→ WHAT THIS EXERCISE ASKS
[1] In the review of the Beethoven concert, which composer reportedly named the Eighth Symphony as his favorite Beethoven symphony?
[2] Continue the Beethoven concert review, picking up after its last sentence.

→ SUPPLIED PASSAGE
▽

It’s one small step for Beethoven and a giant leap for mankind from the First to his Eighth Symphony and to hear both works in tandem on instruments of the period only intensifies the revolution drawing us ever closer to the mighty Ninth.

Under the dynamic and enquiring baton of Ivan Fischer – one of the four conductors sharing the Orchestra of the Age of Enlightenment’s current cycle of the symphonies - it was like experiencing the elegant and benign become exuberantly subversive overnight.

The First Symphony was spry and trim, hints of Haydnesque rebellion evident only in the boldish modulation into the development of the first movement and the unexpected slow introduction of the finale. Fischer and the OAE turned all its corners most charmingly. But then a quick re-tune did nothing to dampen the arrival of the Eighth which doesn’t so much begin as explode from the page.

Stravinsky was quoted as saying that this was his favourite Beethoven symphony – which is hardly surprising since there are moments which come close to suggesting that he might have had a hand in it. The surprises are laid like banana skins, some thinly disguised as faux-pas. But most of all it’s the way Beethoven turns classicism on its head to sound almost neo-classical that Stravinsky would have loved. I loved the way Fischer and the OAE exacerbated the contrasts between the super-lyrical and the gruffly dynamic (super cross-rhythms from cellos and basses in the first movement development, energy seeming to come up through the ground). And there’s no doubt that the coarser woodier timbre of the bassoons (who get to be stars in this piece) makes their apparent misappropriation to suave and songful in the balmy trio of the third movement sound deliciously perverse.

△

→ GIVEN RECORDS

▽

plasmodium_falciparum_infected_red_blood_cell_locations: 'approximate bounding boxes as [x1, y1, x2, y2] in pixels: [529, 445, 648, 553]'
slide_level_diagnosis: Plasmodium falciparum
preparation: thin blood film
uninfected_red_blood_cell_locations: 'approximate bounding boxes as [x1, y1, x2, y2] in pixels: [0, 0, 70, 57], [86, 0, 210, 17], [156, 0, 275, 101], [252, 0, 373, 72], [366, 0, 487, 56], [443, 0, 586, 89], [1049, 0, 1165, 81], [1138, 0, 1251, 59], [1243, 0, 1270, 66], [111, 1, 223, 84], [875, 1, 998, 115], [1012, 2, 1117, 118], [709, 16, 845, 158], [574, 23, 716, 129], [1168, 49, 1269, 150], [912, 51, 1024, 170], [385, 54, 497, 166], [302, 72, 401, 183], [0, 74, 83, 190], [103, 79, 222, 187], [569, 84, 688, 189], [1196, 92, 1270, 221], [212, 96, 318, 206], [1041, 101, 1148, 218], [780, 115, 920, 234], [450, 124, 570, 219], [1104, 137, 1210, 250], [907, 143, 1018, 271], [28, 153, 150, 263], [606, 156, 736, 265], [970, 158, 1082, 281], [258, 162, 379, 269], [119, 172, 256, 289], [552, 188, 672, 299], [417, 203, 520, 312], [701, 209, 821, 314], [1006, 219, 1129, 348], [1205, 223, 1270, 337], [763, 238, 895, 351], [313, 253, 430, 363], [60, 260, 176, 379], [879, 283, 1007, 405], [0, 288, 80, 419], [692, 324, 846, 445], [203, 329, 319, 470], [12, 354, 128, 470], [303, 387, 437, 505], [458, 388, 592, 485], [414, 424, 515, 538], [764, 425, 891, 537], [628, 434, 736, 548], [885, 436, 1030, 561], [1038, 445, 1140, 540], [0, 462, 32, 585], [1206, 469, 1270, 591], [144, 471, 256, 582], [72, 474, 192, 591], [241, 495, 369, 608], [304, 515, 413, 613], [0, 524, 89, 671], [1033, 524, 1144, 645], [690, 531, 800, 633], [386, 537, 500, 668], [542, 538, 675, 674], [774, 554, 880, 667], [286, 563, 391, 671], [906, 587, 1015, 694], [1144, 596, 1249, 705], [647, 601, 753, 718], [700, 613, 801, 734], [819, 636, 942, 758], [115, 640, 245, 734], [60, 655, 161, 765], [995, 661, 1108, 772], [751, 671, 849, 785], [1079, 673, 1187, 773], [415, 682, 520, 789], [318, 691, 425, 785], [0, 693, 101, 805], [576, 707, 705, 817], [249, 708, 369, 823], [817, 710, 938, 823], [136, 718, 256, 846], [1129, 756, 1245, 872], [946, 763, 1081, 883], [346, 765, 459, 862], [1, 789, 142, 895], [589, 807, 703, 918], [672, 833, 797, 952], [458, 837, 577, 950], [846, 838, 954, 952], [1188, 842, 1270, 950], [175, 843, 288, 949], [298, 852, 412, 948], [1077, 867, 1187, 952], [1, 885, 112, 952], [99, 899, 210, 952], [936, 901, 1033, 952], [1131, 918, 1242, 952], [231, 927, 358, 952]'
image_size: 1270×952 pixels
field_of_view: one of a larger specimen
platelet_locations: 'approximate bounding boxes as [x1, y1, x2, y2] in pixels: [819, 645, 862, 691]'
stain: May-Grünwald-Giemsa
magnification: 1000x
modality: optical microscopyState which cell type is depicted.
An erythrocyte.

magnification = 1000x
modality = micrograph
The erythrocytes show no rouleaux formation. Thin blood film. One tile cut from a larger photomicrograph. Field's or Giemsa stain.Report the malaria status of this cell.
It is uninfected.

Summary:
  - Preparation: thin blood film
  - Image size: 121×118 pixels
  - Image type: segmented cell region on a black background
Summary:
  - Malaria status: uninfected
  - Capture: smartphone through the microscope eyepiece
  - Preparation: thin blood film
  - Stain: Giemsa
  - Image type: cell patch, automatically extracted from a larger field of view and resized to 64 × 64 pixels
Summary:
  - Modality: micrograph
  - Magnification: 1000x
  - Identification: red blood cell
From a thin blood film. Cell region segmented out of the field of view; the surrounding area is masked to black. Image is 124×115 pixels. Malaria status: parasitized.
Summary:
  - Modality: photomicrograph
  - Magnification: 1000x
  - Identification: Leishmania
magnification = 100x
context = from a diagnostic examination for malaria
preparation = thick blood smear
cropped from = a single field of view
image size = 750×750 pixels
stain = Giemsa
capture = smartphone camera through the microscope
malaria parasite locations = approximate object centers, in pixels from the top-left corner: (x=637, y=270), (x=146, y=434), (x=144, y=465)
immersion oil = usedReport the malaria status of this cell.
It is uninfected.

△

→ ANSWERS GIVEN
[1] Stravinsky

[2]
But if we thought all that was revolutionary (and it was) it’s been a while since a performance of the ubiquitous Fifth Symphony steamed into a concert hall with quite the culture shocking force of Fischer’s account. Just when you thought you knew how the first movement went, along comes Fischer with hair-raising impetus to challenge players and listeners alike. Terse, jagged, intemperate, fermatas cut to the quick, a moment like the unexpected oboe cadenza appearing like a delusion of calm.

It was quite something, full of fresh, inquisitive detail and a finale which seemed quite literally to be ripped from darkness and strife and driven to almost delirious jubilation. Wow.